Si la scénographie de l’exposition semble encore bien trop lourde pour installer l’ambiance de fête et de foire espérée par l’artiste, reste que certaines oeuvres relèvent pleinement de l’attraction foraine : ici, en actionnant une minivague dans un petit bassin, le spectateur peut déformer à son aise le reflet d’une grille rigide de néons blancs. Là, un commutateur lui permet de faire varier l’alignement des néons. Si les pièces présentées ne sont pas toutes aussi interactives, reste qu’elles tendent à mettre du flottement, de la souplesse et de la dérision dans les formes dures et droites de l’abstraction. C’est là le grand jeu de Morellet.
D’où l’autre étonnante exposition qui se déroule en ce moment à la galerie Kamel Mennour : soit une confrontation inattendue mais pleine d’évidence entre Morellet et Malevitch, connu pour son fameux et radical Carré noir sur fond blanc de 1915.
On fera remarquer que pendant ce temps, à New York, la galerie Gagosian déploie une énorme et muséale exposition consacrée à l’héritage américain de Malevitch, et aligne des chefs-d’oeuvre d’Ad Reinhardt, Barnett Newman, Richard Serra et autres Ed Ruscha pour marquer la déférence des Américains vis-à-vis du « Black Square » russe, véritable icône du modernisme. Mais à Paris, les jeux déviants de Morellet font de lui un héritier critique, moins respectueux, moins sérieux, plus bâtard, mais tout aussi sagace du maître suprématiste. Où l’on découvrira, par un juste retour d’ironie, un Malevitch pas si « carré » que cela. Les expos se suivent et ne se ressemblent pas (toujours).
Jean-Max Colard
Malevitch & Morellet, Carrément jusqu’au 30 avril à la galerie Kamel Mennour, 47, rue Saint-André-des-Arts, Paris VIe
François Morellet dans ses petits papiers jusqu’au 29 avril à la galerie Aline Vidal, 70, rue Bonaparte, Paris VIe
François Morellet, Réinstallations jusqu’au 4 juillet au Centre Pompidou
Malevich and the American Legacy jusqu’au 30 avril à la Gagosian Gallery, 980 Madison Avenue, New York.

--- Consigne ---
Reprenez l'extrait sur Morellet, de « Si la scénographie » jusqu'à « blanc de 1915. », en substituant « tubes lumineux » à « néons ».

--- Données ---
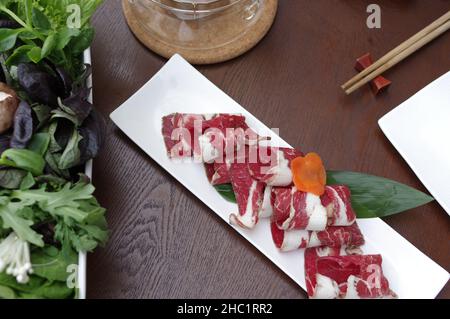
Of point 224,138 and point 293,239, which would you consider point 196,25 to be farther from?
point 293,239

--- Réponse attendue ---
Si la scénographie de l’exposition semble encore bien trop lourde pour installer l’ambiance de fête et de foire espérée par l’artiste, reste que certaines oeuvres relèvent pleinement de l’attraction foraine : ici, en actionnant une minivague dans un petit bassin, le spectateur peut déformer à son aise le reflet d’une grille rigide de tubes lumineux blancs. Là, un commutateur lui permet de faire varier l’alignement des tubes lumineux. Si les pièces présentées ne sont pas toutes aussi interactives, reste qu’elles tendent à mettre du flottement, de la souplesse et de la dérision dans les formes dures et droites de l’abstraction. C’est là le grand jeu de Morellet.
D’où l’autre étonnante exposition qui se déroule en ce moment à la galerie Kamel Mennour : soit une confrontation inattendue mais pleine d’évidence entre Morellet et Malevitch, connu pour son fameux et radical Carré noir sur fond blanc de 1915.